Provided entries Block Start

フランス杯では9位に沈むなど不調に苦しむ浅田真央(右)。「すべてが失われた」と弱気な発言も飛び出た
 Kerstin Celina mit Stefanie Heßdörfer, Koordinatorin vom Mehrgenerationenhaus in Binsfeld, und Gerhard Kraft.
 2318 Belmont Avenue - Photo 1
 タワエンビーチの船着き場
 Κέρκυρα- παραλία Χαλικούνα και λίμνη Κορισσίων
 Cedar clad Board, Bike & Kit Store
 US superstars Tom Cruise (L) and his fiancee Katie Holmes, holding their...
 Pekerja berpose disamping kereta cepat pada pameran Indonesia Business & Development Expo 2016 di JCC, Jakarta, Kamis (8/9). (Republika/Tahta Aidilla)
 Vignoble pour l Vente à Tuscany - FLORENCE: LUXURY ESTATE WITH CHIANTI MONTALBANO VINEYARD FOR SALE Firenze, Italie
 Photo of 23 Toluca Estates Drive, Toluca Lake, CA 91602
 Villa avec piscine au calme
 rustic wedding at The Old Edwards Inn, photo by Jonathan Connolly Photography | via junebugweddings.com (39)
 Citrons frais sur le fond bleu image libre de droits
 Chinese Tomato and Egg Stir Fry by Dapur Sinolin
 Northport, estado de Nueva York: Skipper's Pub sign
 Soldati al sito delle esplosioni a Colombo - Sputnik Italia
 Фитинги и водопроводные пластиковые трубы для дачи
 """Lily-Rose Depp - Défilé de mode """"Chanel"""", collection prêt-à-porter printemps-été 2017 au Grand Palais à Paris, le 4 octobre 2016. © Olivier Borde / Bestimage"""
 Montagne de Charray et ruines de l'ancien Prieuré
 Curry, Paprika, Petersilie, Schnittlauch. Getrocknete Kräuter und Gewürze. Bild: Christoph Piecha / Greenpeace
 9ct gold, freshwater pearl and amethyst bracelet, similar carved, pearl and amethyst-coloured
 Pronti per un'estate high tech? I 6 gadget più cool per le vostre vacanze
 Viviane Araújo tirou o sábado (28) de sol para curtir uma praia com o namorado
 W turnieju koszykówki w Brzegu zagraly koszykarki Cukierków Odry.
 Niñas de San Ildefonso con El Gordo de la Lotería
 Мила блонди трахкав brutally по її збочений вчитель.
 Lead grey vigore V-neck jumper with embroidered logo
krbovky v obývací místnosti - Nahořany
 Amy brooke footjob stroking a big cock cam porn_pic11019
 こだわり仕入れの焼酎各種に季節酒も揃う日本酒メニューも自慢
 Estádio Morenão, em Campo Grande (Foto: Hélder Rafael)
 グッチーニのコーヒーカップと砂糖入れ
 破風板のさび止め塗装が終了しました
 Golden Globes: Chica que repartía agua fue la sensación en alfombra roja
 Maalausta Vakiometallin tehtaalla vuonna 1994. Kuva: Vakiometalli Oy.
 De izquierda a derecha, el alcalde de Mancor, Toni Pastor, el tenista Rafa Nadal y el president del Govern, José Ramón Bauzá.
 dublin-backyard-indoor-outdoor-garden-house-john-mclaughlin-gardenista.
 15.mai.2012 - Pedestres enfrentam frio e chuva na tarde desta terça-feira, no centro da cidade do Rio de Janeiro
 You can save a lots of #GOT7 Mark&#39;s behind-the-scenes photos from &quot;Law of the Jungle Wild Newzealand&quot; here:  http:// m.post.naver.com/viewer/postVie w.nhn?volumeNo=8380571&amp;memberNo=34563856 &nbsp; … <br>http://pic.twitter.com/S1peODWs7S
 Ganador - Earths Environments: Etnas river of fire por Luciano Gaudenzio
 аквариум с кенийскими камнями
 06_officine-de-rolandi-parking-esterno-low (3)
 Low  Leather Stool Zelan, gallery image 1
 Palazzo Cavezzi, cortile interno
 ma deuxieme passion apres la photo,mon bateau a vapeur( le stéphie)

Provided entries Block End

To do →
Take the first line of the material above as the start and the line that contains "US superstars Tom" as the end. Output only that span, every line exactly as it stands.

Exercise result →
フランス杯では9位に沈むなど不調に苦しむ浅田真央(右)。「すべてが失われた」と弱気な発言も飛び出た
 Kerstin Celina mit Stefanie Heßdörfer, Koordinatorin vom Mehrgenerationenhaus in Binsfeld, und Gerhard Kraft.
 2318 Belmont Avenue - Photo 1
 タワエンビーチの船着き場
 Κέρκυρα- παραλία Χαλικούνα και λίμνη Κορισσίων
 Cedar clad Board, Bike & Kit Store
 US superstars Tom Cruise (L) and his fiancee Katie Holmes, holding their...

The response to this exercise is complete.